Enthusiasm for War: Australians in the 1910s and Jihadists in the 2010s-by Michael Roberts

Enthusiasm for War: Australians in the 1910s and Jihadists in the 2010s-by Michael Roberts

AUSSIES-TO-WAR-1

Source:Thuppahis

Introduction:  Remembrance Day ceremonies in Australia and Europe led to the recuperation of items on the “Will to War” which I had presented way back in time[1] and Dr Richard Koenigsberg[2] in New York has chipped in by sending me copies of some of my articles in the Library of Social Science (his outfit). At a time in 2020 when sporadic jihadist assassinations in France and Australia in 2020 have reminded us forcefully of the recurring phenomenon of the force of Allahu Akbar in the Middle East as well as such outposts as Sri Lanka (witness the 21/4 strikes in 2019)[3] as well as Australia (see below).

Let me stir the pot by bringing both sets of enthusiasm into juxtaposition within the framework of a title I used way back in time: namely, THE WILL TO WAR. In Australia and Europe in 1914 and the following years that drive, that enthusiasm, was legitimate. Among Muslims today driven by Wahhabi (Salafi) ideology the endeavour to lie at Akbar’s feet by striking some blow for their cause (however defined) is legitimate.[4] In this essay I resurrect the idiosyncratic tales of Australian Muslims who ventured on such paths by repeating segments from a previous essay on the topic in the Library of Social Science.

(Directions)
1) Extract the passage from the essay on enthusiasm for war, starting at "AUSSIES-TO-WAR-1" and ending at "Australia (see below).".
2) Answer these questions about the essay on enthusiasm for war:
(a) In which city is Dr Richard Koenigsberg based?
(b) In what year did the 21/4 strikes in Sri Lanka occur?
(c) What ideology drives the Muslims the essay discusses?
3) How might the essay on enthusiasm for war go on? Write what follows its last sentence.

(Extracted data)
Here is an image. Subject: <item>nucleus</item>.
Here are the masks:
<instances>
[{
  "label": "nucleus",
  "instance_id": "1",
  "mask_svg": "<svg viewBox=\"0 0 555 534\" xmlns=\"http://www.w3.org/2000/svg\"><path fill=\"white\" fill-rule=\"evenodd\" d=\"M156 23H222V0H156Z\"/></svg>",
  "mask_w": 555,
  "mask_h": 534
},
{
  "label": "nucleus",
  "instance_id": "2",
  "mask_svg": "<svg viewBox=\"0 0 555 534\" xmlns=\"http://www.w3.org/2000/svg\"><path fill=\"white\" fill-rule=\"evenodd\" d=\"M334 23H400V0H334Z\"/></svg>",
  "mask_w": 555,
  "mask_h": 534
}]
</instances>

(Outputs)
1)
AUSSIES-TO-WAR-1

Source:Thuppahis

Introduction:  Remembrance Day ceremonies in Australia and Europe led to the recuperation of items on the “Will to War” which I had presented way back in time[1] and Dr Richard Koenigsberg[2] in New York has chipped in by sending me copies of some of my articles in the Library of Social Science (his outfit). At a time in 2020 when sporadic jihadist assassinations in France and Australia in 2020 have reminded us forcefully of the recurring phenomenon of the force of Allahu Akbar in the Middle East as well as such outposts as Sri Lanka (witness the 21/4 strikes in 2019)[3] as well as Australia (see below).

2)
(a) New York
(b) 2019
(c) Wahhabi (Salafi) ideology

3)
Brief Juxtapositions

  • “It was an adventure,” said an old Australian soldier to the camera during a TV sequence retelling tales of enlistment for war in the course of the massive media coverage leading up to Anzac day on 25th April 2015—100 years after the disastrous Australian participation in Allied operations against Turkey at Gallipoli.
  • “Are you a terrorist?” asked the film-maker in the course of a relaxed interview with an Algerian migrant from Britain netted by the police in Frankfurt— before he and his colleagues embarked on a bomb-planting operationat the Christkindelsmärik beside Strasbourg Cathedral in 2000. “No, I am a mujahid” said the young man quietly in firm denial.

Enlistment for War: Australian Visions

One of the vignettes above highlights a thread in the motives that prompted Australian males to enlist in the Australian forces committed to support Britain in the First World War in 1914. One can surmise that some teenagers who bumped up their age in order to join the brigades—were inspired by a spirit of reckless adventure as they embarked on this deadly pursuit.

Such motifs were paraded in the media coverage in print, TV, You Tube and internet exchanges that consumed the Aussie peoples in the days leading up to 25th April 2015, Anzac Day in its one-hundredth reckoning — the day deemed to be the mark of Australian nationhood, and Australia’s National Day.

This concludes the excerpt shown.